> **Texto do exercício**
══════

O incentivo que desestimula
Maior negócio do varejo do plástico, a distribuição de PP e PE nacionais vive um martírio com a concorrência desigual da revenda no país de filmes e resinas vindos da Zona Franca à sombra de benefícios fiscais imbatíveis. O rombo causado a agentes autorizados e transformadores menores, movido inclusive por manobras informais, é escancarado nesta entrevista por Laércio Gonçalves, presidente da Associação Brasileira dos Distribuidores de Resinas Plásticas e Afins (Adirplast) e do Grupo activas, e Ricardo Mason, presidente da distribuidora Fortymil e recicladora Plastimil.
Quais foram, em estimativa média, as quedas aferidas em 2022 nas respectivas participações de PE e PP nas vendas da sua empresa e qual a influência da revenda nacional de PE e PP importado trazido por Manaus nesses resultados?
Laércio Gonçalves: A activas teve queda ao redor de 10% nas vendas de PE em 2022 compradas a 2021. Ela ocorreu por uma combinação de fatores: desaceleração da economia, instabilidade no cenário internacional e nacional e alta concorrência, tanto de revenda independente – operando via Manaus – como de material importado. Estes dois últimos indicadores tiveram forte influência nos números.
Para PP, o impacto nas nossas vendas foi menor, nem chegando a completar 2%. De forma geral, o volume de importado no país para a família de PP representou 25% do total de PE em 2022. Apenas em termos de PEBDL e PEBD, a importação anual foi maior que o volume desembarcado de PP, fora as outras famílias. A propósito, apenas em abril passado perante o mesmo mês em 2022, as importações brasileiras de PE subiram 37% e as de PP, 48%. Outra informação relevante: na média, PP e PE nacionais mobilizam 70% das vendas totais de plásticos dos distribuidores oficiais dessas poliolefinas.
Ricardo Mason: A Fortymil não teve queda em 2022 no comparativo com 2021, mas vale lembrar que 2021 foi ano de muita restrição de oferta de material em todo o mercado. A grande influência de PE importado por Manaus aconteceu na questão do crescimento do negócio, ou melhor dizendo, na impossibilidade dele, pois foi este o espaço que a revenda interna do material de Manaus ocupou. Isso vem se alastrando por 2023 e vale a mesma conjuntura para PP.
Nos últimos cinco anos, cresceu vertiginosamente a revenda nacional e 100% legal de filmes como os de baixo valor agregado (sacos/sacolas, shrink, stretch) produzidos na Zona Franca com incentivos fiscais e de PE importado com isenções tarifárias pelo porto livre de Manaus. Como avalia as condições dos transformadores (em geral menores e médios) desses filmes baseados fora de Manaus para disputar em suas regiões com os preços desses filmes vindos da Zona Franca?
Laércio Gonçalves: Esta é uma briga que, muitas vezes, se torna injusta e impeditiva para pequenos e médios transformadores fazerem negócios. Muitas vezes, o caminho encontrado é baratear ao máximo suas operações. A concorrência movida por filmes da Zona Franca também deixa esses industriais com pouquíssimas ou quase nulas chances de inovar produtos e renovar seu parque fabril; ficam apenas fazendo conta para assegurar a sobrevivência.

══════

> **Dados apresentados**
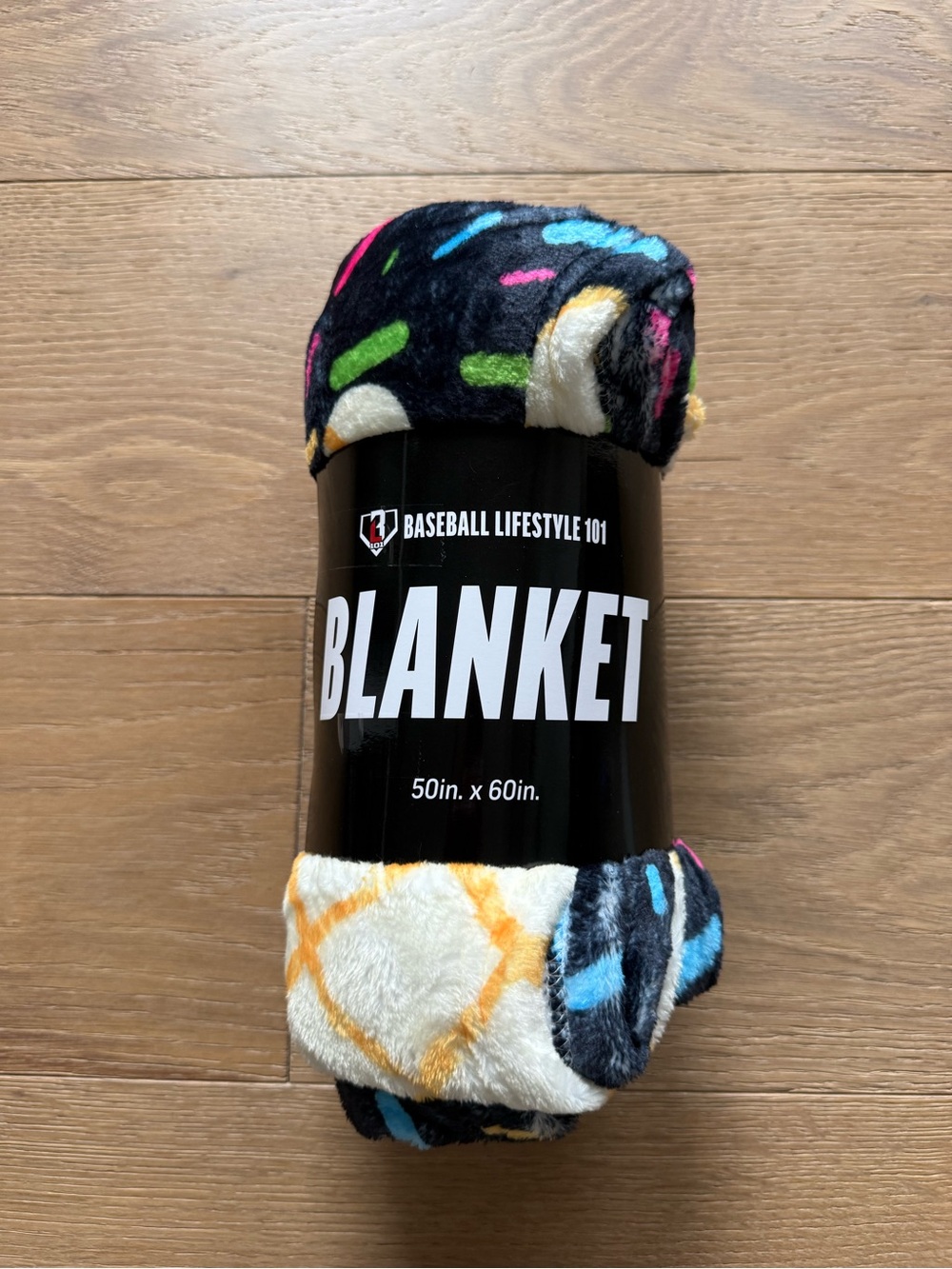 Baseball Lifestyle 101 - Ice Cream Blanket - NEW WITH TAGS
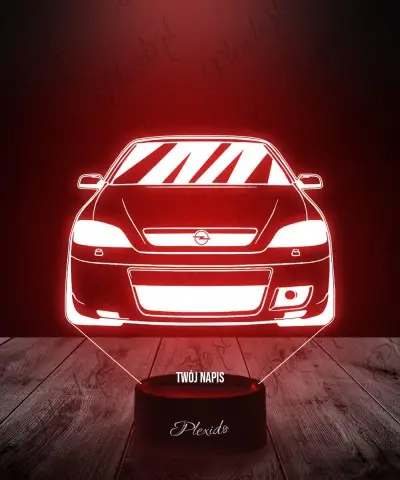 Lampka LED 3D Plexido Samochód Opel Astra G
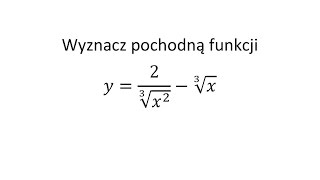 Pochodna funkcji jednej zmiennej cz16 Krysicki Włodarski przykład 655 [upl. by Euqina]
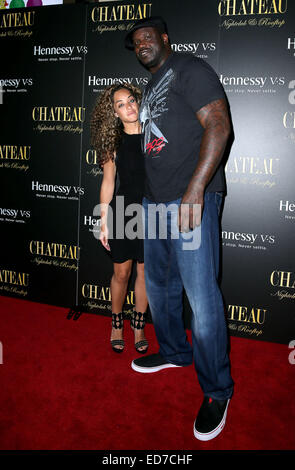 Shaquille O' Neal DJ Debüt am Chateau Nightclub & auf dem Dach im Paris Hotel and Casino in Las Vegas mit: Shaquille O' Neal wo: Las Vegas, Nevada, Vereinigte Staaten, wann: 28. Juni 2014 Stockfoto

══════

> **Tarefa**
Dê continuidade à entrevista sobre a concorrência dos plásticos vindos da Zona Franca, começando logo após a última frase. A listagem é um material à parte, independente da entrevista.

> **Resposta**
Ricardo Mason: Os transformadores menores e médios têm sofrido com a condição fiscal diferenciada que esses produtos desfrutam em Manaus. Você nota a maioria dessas empresas reduzindo seus volumes e até fechando as portas.
Qual o impacto da revenda nacional desses filmes vindos da Zona Franca sobre a carteira dos clientes da distribuição das poliolefinas nacionais (rede Braskem) que produzem estes mesmos filmes em locais sem incentivos no Sudeste/Sul?
Laércio Gonçalves: Como comentei na resposta anterior, não apenas esses nossos clientes são impactados, mas toda a cadeia que eles integram. Em toda operação que gera grandes desigualdades de concorrência, caso de Manaus, quem não opera sob as condições fiscais privilegiadas se torna pouco competitivo. Por vezes, o que ameniza esse cenário para nossos clientes de filmes perturbados pela disputa com produtos da Zona Franca é o tamanho do pais. Seu território continental requer do transformador capilaridade para atender o mercado, o que contempla os players mais regionalizados com certa vantagem. Mas quando pensamos em grandes mercados como Sudeste e Sul, o impacto da ofensiva dos filmes remetidos de Manaus chega a ser trágico.
Ricardo Mason: O impacto é muito grande. A grande realidade é que a Distribuição Oficial tem atuado cada vez menos no mercado de flexíveis, seja porque vários clientes médios e pequenos não existem mais, seja porque a revenda de material atua diretamente nesse mercado praticando preços fora da curva.
Qual o mecanismo usado pelas empresas localizadas em Manaus para revender a resina importada comprada por lá? Principalmente considerando que o preço de venda, tendo como destino esse porto, é em geral mais alto. Como esse material chega ao Sudeste, região de maior consumo de plásticos do país? A Adirplast tem ferramentas para combater essa prática? Como mostrar ao mercado consumidor que essa atuação não tem bases legais?
Laércio Gonçalves: Oficialmente, não é um mercado acompanhado de perto pelos órgãos públicos estaduais e federais e, entre as explicações para o distanciamento deles, constam motivos escusos. Sabemos que a criatividade tem sido crescente nesse modelo de operação de revenda nacional de resina internada no país por Manaus. Há evidências bem conhecidas de artimanhas que circulam pelo ramo. Por exemplo, o fato da sacaria ser claramente de resina, sem nenhuma alteração. Porém, apenas uma etiqueta costuma ser colada com a informação da Nomenclatura Comum do Mercosul (NCM) referente a material beneficiado (composto) quando na realidade ele permanece inalterado e assim segue para o restante do país, onde causa estragos nos mercados das regiões em que é recebido.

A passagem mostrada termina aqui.